> **About this exercise**
The answer should consist of the records below, repeated exactly, and no pictures.

> **Input data**
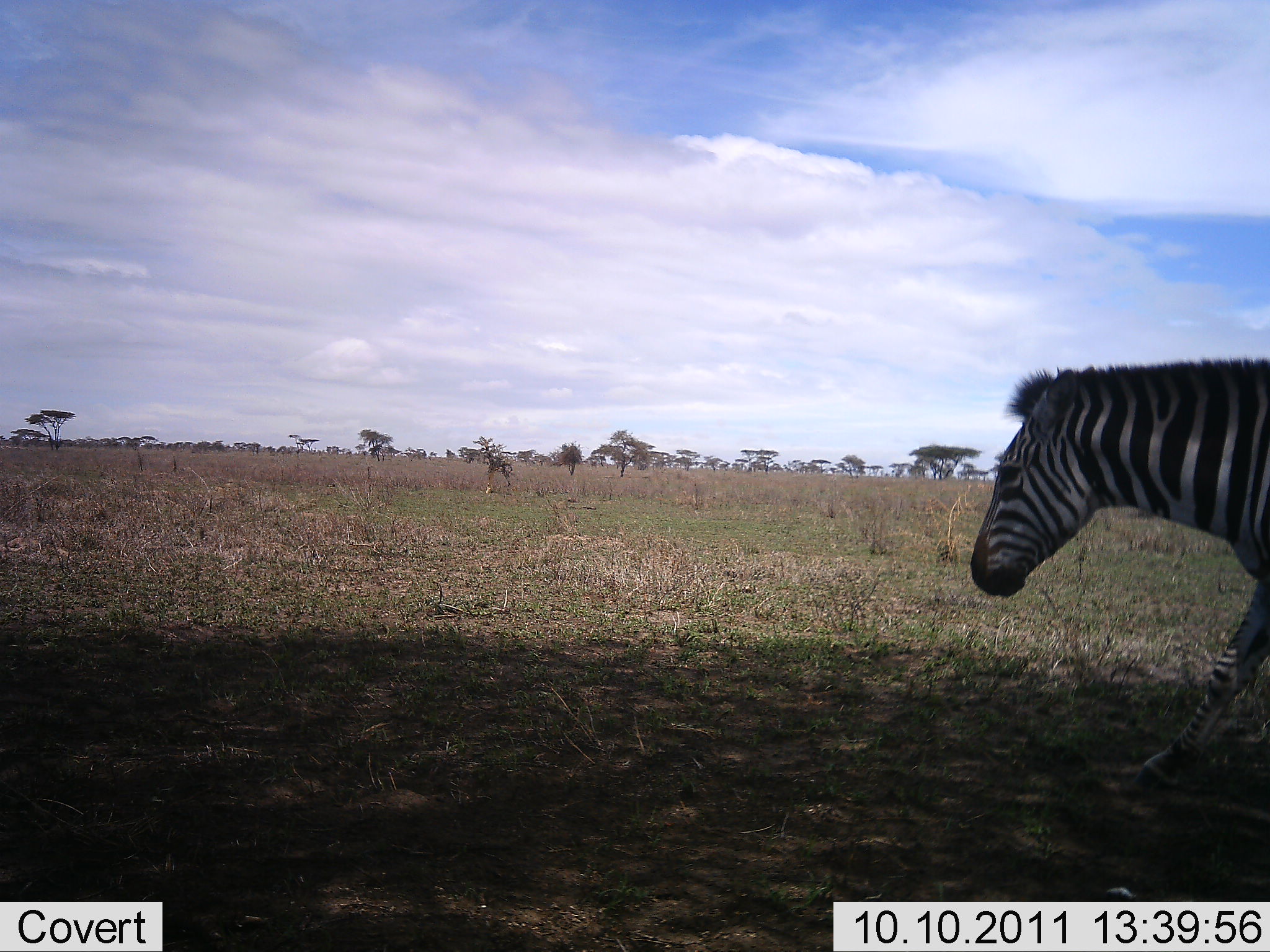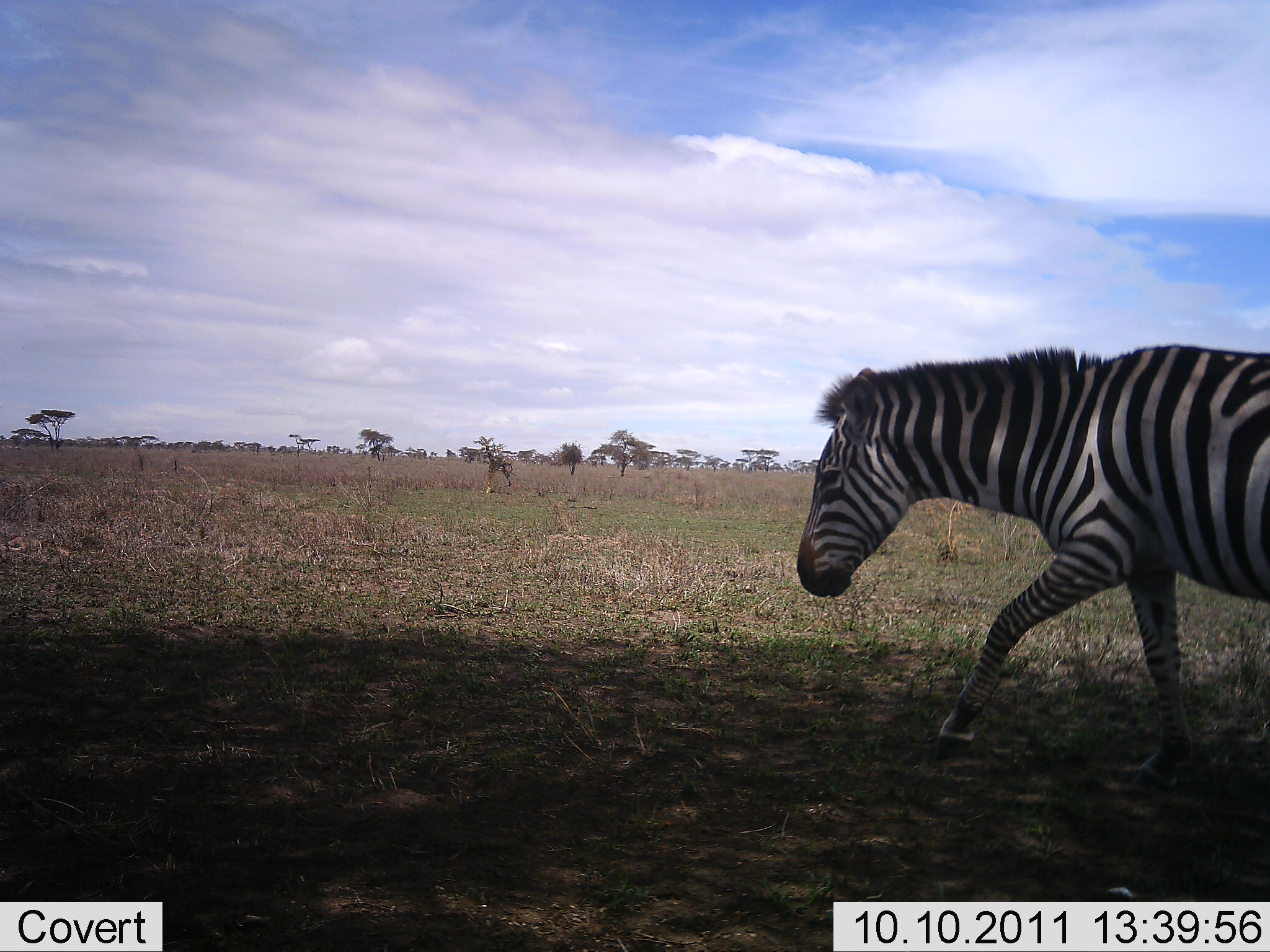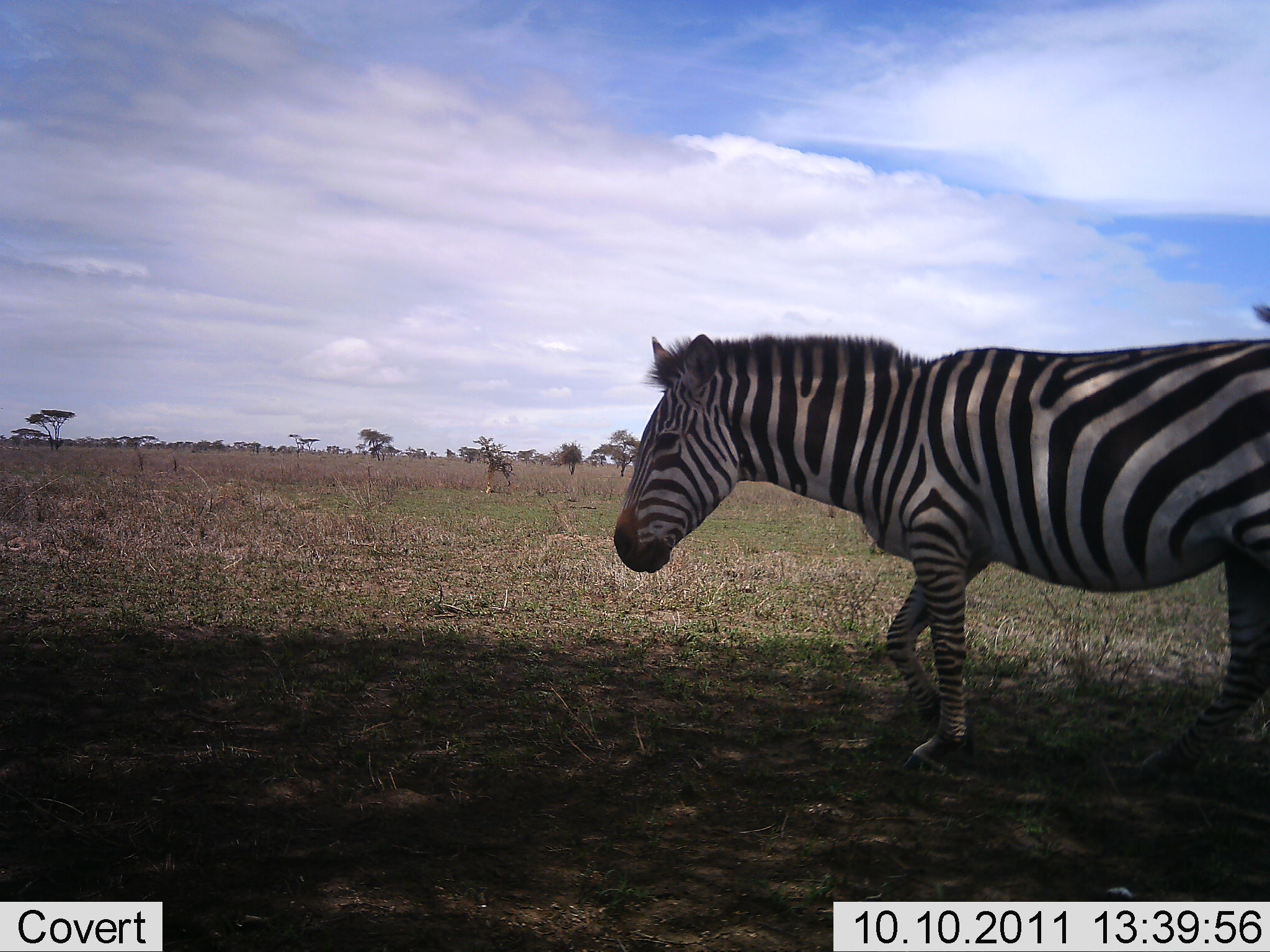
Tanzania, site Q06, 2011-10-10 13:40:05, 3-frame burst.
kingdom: Animalia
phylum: Chordata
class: Mammalia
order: Perissodactyla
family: Equidae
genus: Equus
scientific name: Equus quagga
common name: plains zebra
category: zebra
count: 1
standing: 8%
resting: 0%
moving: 100%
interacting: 0%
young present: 0%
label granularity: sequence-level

> **Answer area**
Tanzania, site Q06, 2011-10-10 13:40:05, 3-frame burst.
kingdom: Animalia
phylum: Chordata
class: Mammalia
order: Perissodactyla
family: Equidae
genus: Equus
scientific name: Equus quagga
common name: plains zebra
category: zebra
count: 1
standing: 8%
resting: 0%
moving: 100%
interacting: 0%
young present: 0%
label granularity: sequence-level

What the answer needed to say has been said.